2. Simply venting one's emotions, with no real communication intended.
3. Establishing non-hostile intent with strangers, or simply passing time with them.
4. Telling jokes.
5. Engaging in non-communication by intentional or accidental ambiguity, sometimes also called `telling lies.'
6, 7, 8, etc. Two or more of the above (including communication) at once. (2)
It should be obvious that most of the foregoing conform at least as well to the model of "spraying one's surroundings" as they do to communicating verbal meaning as such. It is hard to see how MT can ever hope to cope with these larger problems, and it is not surprising that we have recently seen various limitations arise connected with launching, marketing and publicizing commercial MT products as well as with training translators to deal with MT output as post- editors.(3)
Under no circumstances is this "spraying" metaphor being presented as a total account of language. This aspect is considered quite briefly—among many other intellectually more respectable analogies for language—in the forthcoming ATA Scholarly Volume on Terminology, and the author hopes to provide an even more rounded account in a work still being completed. It does seem important, however, that some relatively primitivist footnote to the origins of language should be introduced into discussions about linguistics and its applications, MT among them. Much writing about language—since it is scarcely uneducated people who write about this subject to begin with—tends to luxuriate in self-importance and self-congratulation about how important a development language has been for humanity. But the rational and intellectual aspects of language are in a sense only the most obvious ones, which may have led MT advocates, perhaps following Chomsky, to suppose language possesses a logical substructure it may in many cases actually lack.
Contrasted with these more complex aspects of language, a good computer program should be a model of simplicity. It should solve its problem in the most elegant way and—as though following the thread of Ariadne—it should go directly to its goal and craftily find its way out of the labyrinth again, easily slaying or avoiding all minotaurs and monsters along the way and using its thread as a guide rather than tripping over it as an obstacle. If it must double back occasionally in its path, there are good and cogent rules for not letting this prove a distraction. It is thus not surprising that the labyrinth or maze is an image that finds instinctive resonance among hackers, nor that they take delight in playing games where monsters must be slain.

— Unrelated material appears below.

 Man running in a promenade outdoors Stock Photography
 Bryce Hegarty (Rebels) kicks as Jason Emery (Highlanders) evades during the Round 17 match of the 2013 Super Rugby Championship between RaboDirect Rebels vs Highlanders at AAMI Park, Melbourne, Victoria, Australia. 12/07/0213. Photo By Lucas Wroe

But what computer rules will guide us through the labyrinth of language? There is no one entrance or exit and no definable center. We have all had to learn this labyrinth step by step simply to come as far as we have. We have even learned about the computer—up to a fairly advanced point—mainly by using language. When we try to solve the problems of language, whether by building MT programs or Voice-Writers or other Natural Language applications, we suddenly find there are monsters everywhere, and it is they who slay us, rather than the reverse. The technique for slaying one language monster may allow another to triumph. And the thread itself no longer traces a brief or elegant path, it has in fact become endless in its back-trackings and recrossings, creating a whole new jungle of Koenigsberg Bridges, Towers of Hanoi, Traveling Salesman's Problems, and other computer math anomalies. Worst of all, the labyrinth of language is not some separate location we can visit at our convenience and slowly come to know. Rather, we have no choice but to live in it constantly. We have never lived anywhere else.

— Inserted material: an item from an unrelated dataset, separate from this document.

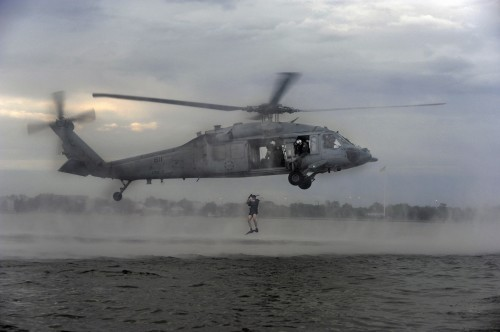 In this photo by Christopher Stoltz, members of Helicopter Sea Combat Squadron Seven (HSC-7) perform search and rescue jumps for qualification at Naval Station Norfolk in 2011.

Perhaps it is time to glance backwards from a systems perspective and see how well language has conformed to our nine-point profile for a technology. Clearly no survey of need or technological feasibility can have taken place in the conventional sense. Nor was financing or research and development a major factor, since a whole succession of species was available as a free laboratory over several million years. But at the right time, language came to be installed in the entire human race, at first only spoken but finally written as well. It was clearly a technological advance, since it made it possible for humans, even in its oral form, to exchange more complex observations and measurements than could be passed along without it. Perhaps most impressive of all, language now has a total installed base of over five billion living systems, something no computer can remotely match, and is still expanding. Its one main drawback as a technology may lie in the huge service and administrative staff of teachers, writers, editors, and critics needed to maintain it, though a comparable problem is not unknown with computers.

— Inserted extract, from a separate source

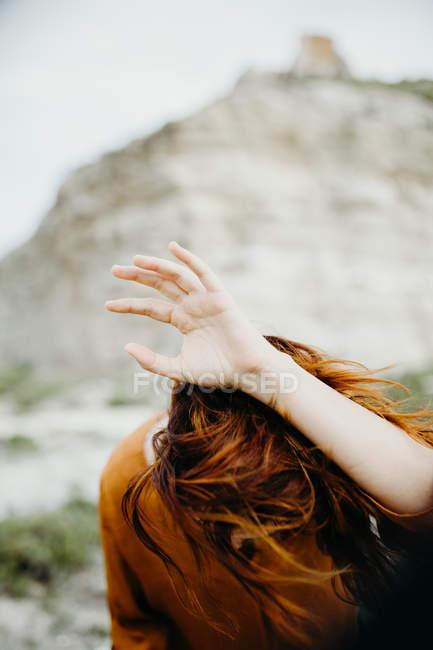 Mulher anônima segurando a mão acima da cabeça no fundo da paisagem selvagem deserto — Fotografia de Stock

At computer conferences one frequently hears programmers and other specialists complaining about natural language and boasting about how they live in a purer, more perfect sphere, in a truer reality, whether virtual or otherwise. One day they will supplant all the confusing skeins of messy reality and even messier language with a finer, higher, texture of purest logic, and all the world will instantly evolve to the next more transcendent stage. Those who voice these boasts have but a single problem: for the time being at least, they are forced to express their vision in precisely the natural language they claim to despise. To perfect MT or any natural language application, there is no escaping the fact that it will be necessary to build a language both higher and lower, in human and computer terms respectively, than the one we now use, a true metalanguage. There is room for a great deal of skepticism as to whether this is possible.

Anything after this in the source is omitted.